Almost two hundred years later…………
A fascinating film based on the novel by J. M. Coetzee (1999 Booker Prize winner); depicting post apartheid South Africa. John Malkovich portrays David Luri, a scholar and teacher of Romantic poetry; Lord Byron (not Keats) being his favorite; he secretely identifies with this gorgeous lover and conqueror of the female masses. But unlike Byron he has to purchase or intimidate his conquests, ultimately leading to his disgrace.

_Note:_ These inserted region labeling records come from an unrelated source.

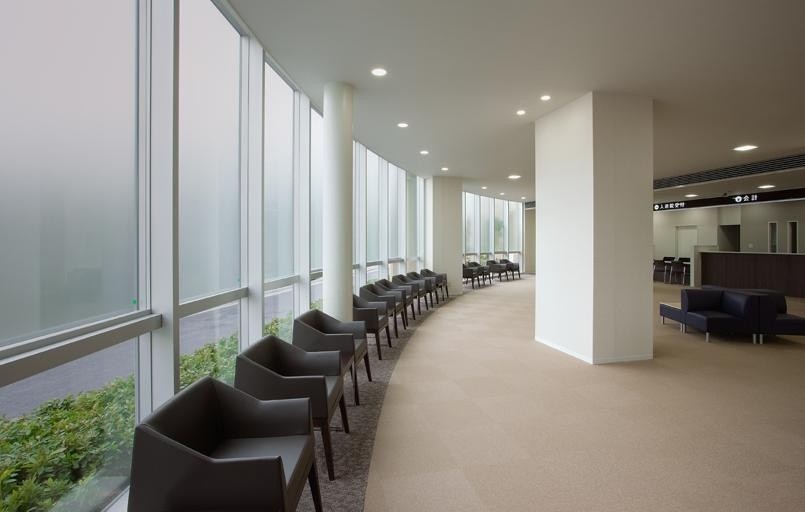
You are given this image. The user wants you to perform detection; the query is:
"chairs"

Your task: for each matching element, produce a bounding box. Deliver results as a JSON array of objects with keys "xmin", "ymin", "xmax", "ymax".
[{"xmin": 652, "ymin": 256, "xmax": 805, "ymax": 345}]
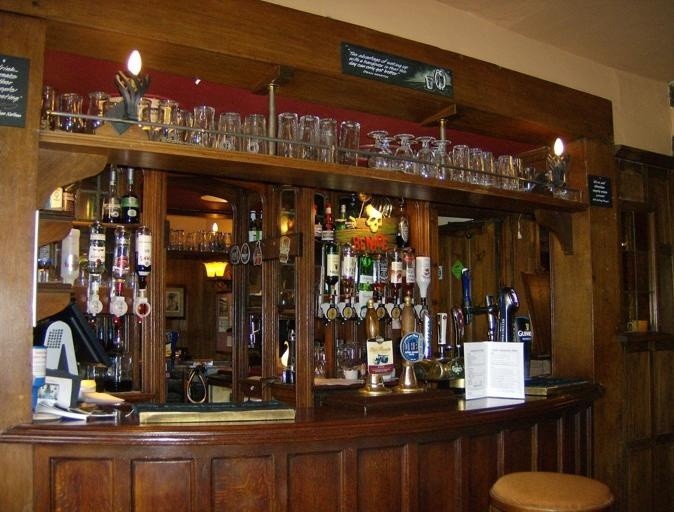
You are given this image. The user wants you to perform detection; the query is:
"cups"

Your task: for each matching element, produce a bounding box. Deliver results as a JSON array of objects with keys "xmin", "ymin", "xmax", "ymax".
[
  {"xmin": 454, "ymin": 143, "xmax": 535, "ymax": 191},
  {"xmin": 40, "ymin": 87, "xmax": 360, "ymax": 166}
]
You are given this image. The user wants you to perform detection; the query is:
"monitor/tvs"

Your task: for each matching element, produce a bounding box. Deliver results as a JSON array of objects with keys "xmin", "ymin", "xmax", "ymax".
[{"xmin": 33, "ymin": 302, "xmax": 103, "ymax": 369}]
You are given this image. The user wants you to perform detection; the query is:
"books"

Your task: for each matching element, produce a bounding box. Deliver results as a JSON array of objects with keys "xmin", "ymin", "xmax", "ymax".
[
  {"xmin": 134, "ymin": 401, "xmax": 297, "ymax": 425},
  {"xmin": 462, "ymin": 337, "xmax": 526, "ymax": 402},
  {"xmin": 31, "ymin": 370, "xmax": 127, "ymax": 427},
  {"xmin": 524, "ymin": 377, "xmax": 594, "ymax": 397}
]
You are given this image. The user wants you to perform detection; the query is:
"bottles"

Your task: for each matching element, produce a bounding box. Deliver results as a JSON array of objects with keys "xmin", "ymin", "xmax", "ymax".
[
  {"xmin": 248, "ymin": 208, "xmax": 262, "ymax": 242},
  {"xmin": 396, "ymin": 202, "xmax": 411, "ymax": 248},
  {"xmin": 313, "ymin": 203, "xmax": 350, "ymax": 240},
  {"xmin": 82, "ymin": 224, "xmax": 152, "ymax": 318},
  {"xmin": 320, "ymin": 239, "xmax": 419, "ymax": 304},
  {"xmin": 102, "ymin": 163, "xmax": 139, "ymax": 224}
]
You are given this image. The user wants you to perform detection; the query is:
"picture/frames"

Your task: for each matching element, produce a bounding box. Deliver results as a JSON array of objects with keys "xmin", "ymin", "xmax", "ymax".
[{"xmin": 166, "ymin": 282, "xmax": 185, "ymax": 318}]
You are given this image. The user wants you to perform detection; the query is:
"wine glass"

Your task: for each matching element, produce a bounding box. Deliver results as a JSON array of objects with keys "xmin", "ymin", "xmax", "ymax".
[{"xmin": 368, "ymin": 128, "xmax": 452, "ymax": 180}]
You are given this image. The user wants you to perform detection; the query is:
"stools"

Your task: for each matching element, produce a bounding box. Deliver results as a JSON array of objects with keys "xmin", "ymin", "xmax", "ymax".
[{"xmin": 486, "ymin": 472, "xmax": 615, "ymax": 512}]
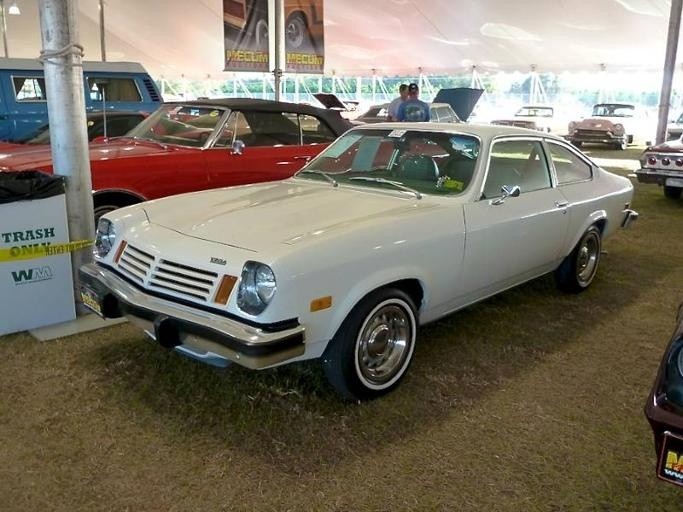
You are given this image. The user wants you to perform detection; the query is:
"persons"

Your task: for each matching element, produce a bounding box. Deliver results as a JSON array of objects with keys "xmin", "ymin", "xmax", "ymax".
[
  {"xmin": 396, "ymin": 83, "xmax": 431, "ymax": 121},
  {"xmin": 384, "ymin": 82, "xmax": 409, "ymax": 121}
]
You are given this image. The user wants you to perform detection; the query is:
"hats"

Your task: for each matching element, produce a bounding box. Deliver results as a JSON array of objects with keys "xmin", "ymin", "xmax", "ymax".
[{"xmin": 409, "ymin": 83, "xmax": 417, "ymax": 91}]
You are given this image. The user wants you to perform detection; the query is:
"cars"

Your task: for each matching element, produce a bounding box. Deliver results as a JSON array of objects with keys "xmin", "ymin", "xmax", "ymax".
[
  {"xmin": 24, "ymin": 111, "xmax": 233, "ymax": 144},
  {"xmin": 76, "ymin": 119, "xmax": 639, "ymax": 400},
  {"xmin": 489, "ymin": 101, "xmax": 683, "ymax": 198}
]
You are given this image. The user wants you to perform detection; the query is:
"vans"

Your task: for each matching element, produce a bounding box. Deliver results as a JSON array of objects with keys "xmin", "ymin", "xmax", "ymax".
[{"xmin": 0, "ymin": 57, "xmax": 164, "ymax": 142}]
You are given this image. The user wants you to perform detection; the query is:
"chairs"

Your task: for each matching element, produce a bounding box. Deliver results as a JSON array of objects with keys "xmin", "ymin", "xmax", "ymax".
[{"xmin": 397, "ymin": 151, "xmax": 477, "ymax": 184}]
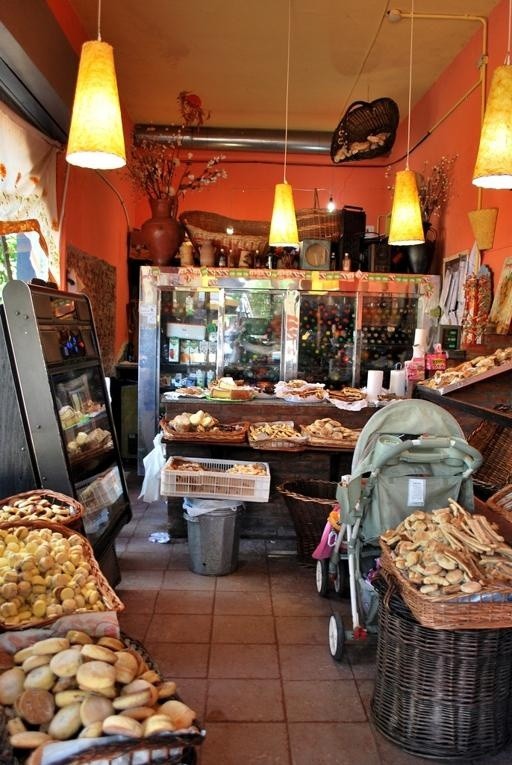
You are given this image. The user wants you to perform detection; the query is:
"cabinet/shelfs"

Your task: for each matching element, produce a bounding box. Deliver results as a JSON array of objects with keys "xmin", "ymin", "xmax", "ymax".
[
  {"xmin": 159, "ymin": 393, "xmax": 385, "ymax": 540},
  {"xmin": 0, "ymin": 279, "xmax": 133, "ymax": 589}
]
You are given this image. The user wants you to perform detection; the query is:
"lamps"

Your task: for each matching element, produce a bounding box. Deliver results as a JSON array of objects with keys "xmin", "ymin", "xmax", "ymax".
[
  {"xmin": 385, "ymin": 0, "xmax": 426, "ymax": 246},
  {"xmin": 64, "ymin": 0, "xmax": 127, "ymax": 170},
  {"xmin": 325, "ymin": 191, "xmax": 335, "ymax": 211},
  {"xmin": 470, "ymin": 0, "xmax": 512, "ymax": 190}
]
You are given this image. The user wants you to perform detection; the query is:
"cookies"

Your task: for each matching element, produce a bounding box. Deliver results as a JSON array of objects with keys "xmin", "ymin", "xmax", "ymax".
[{"xmin": 0, "ymin": 495, "xmax": 196, "ymax": 765}]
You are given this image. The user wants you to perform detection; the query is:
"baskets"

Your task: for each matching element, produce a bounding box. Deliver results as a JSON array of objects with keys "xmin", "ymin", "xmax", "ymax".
[
  {"xmin": 159, "ymin": 456, "xmax": 271, "ymax": 503},
  {"xmin": 280, "ymin": 479, "xmax": 338, "ymax": 567},
  {"xmin": 377, "ymin": 535, "xmax": 512, "ymax": 630},
  {"xmin": 159, "ymin": 418, "xmax": 511, "ymax": 760},
  {"xmin": 159, "ymin": 418, "xmax": 361, "ymax": 451},
  {"xmin": 330, "ymin": 97, "xmax": 399, "ymax": 163},
  {"xmin": 179, "ymin": 188, "xmax": 343, "ymax": 257},
  {"xmin": 369, "ymin": 573, "xmax": 512, "ymax": 763},
  {"xmin": 0, "ymin": 466, "xmax": 207, "ymax": 765},
  {"xmin": 0, "ymin": 466, "xmax": 207, "ymax": 764}
]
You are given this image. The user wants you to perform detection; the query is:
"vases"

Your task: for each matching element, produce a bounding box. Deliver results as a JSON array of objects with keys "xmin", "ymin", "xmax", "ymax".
[
  {"xmin": 400, "ymin": 220, "xmax": 435, "ymax": 274},
  {"xmin": 140, "ymin": 197, "xmax": 182, "ymax": 265}
]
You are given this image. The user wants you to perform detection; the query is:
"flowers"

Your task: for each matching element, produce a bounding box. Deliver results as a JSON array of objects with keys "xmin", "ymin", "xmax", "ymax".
[
  {"xmin": 126, "ymin": 121, "xmax": 229, "ymax": 199},
  {"xmin": 385, "ymin": 150, "xmax": 460, "ymax": 221}
]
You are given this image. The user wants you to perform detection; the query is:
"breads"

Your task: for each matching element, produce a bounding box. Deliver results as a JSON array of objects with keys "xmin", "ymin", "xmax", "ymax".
[
  {"xmin": 60, "ymin": 399, "xmax": 114, "ymax": 500},
  {"xmin": 381, "ymin": 497, "xmax": 512, "ymax": 596},
  {"xmin": 170, "ymin": 385, "xmax": 364, "ymax": 476},
  {"xmin": 427, "ymin": 347, "xmax": 512, "ymax": 389}
]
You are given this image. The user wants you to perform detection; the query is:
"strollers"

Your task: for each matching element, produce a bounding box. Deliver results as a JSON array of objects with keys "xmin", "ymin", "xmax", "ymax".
[{"xmin": 314, "ymin": 397, "xmax": 484, "ymax": 662}]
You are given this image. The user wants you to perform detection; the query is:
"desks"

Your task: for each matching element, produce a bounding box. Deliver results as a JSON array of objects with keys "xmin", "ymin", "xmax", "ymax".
[{"xmin": 267, "ymin": 0, "xmax": 299, "ymax": 247}]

This movie is rich on so many levels. Malkovich, never better, paints a portrait of loneliness that was palatable. He moves in with his daughter, Lucy (Jessica Hains) on an isolated farm hours from civilization;
it is here that he commences shedding his illusions, his elitism and dealing with a woman as strong and as determined as any man. We watch as David and Lucy are changed irrecoverably by events that no one is ever prepared for. Out of the detritus emerge two people who chose divergent paths in coping with the aftermath. Slowly the boundaries between man and beast are eliminated; herein lies the success of this
quietly spectacular film. Four and 1/2 Stars!
If I have a weakness or a bias it is for foreign films; especially French and Italian. Maybe it is because, not only do we have to see, but have to read what is transpiring on the screen hence our concentrative powers go into high gear.
There is no city that looks better than Paris and it glows in this film.
A simple story revolving around the ubiquitous themes of life, death, love and relationships. Starring Juliette Binoche as Elise and Romain Durais as Pierre (is there a French film without a Pierre?); a brother and sister facing life altering challenges.
The outstanding performance by Fabrice Luchini was the highlight; he performs a dance, so magnificent because of its unexpectedness (Tom Cruise in Risky (Frisky) Business and Hugh Grant in Love, Actually)
that we laugh with joy! His brother, played by Francois Cluzet (Tell No One) , a look alike for a young Dustin Hoffman, is predictably good.
Melanie Laurent (Inglorious Basterds) whose beauty is so luminous, so breath taking, so commanding that all else fades when she graces the screen. She plays a small key role and her acting, if possible, transcends her luminosity. Three Stars!
It seems that in the world of film and the real world that relationships are consummated within minutes of meeting, oftentimes without exchanging names; whatever happened to dinner and a movie? Perished, along with the hula hoop in the middle of the last millennium!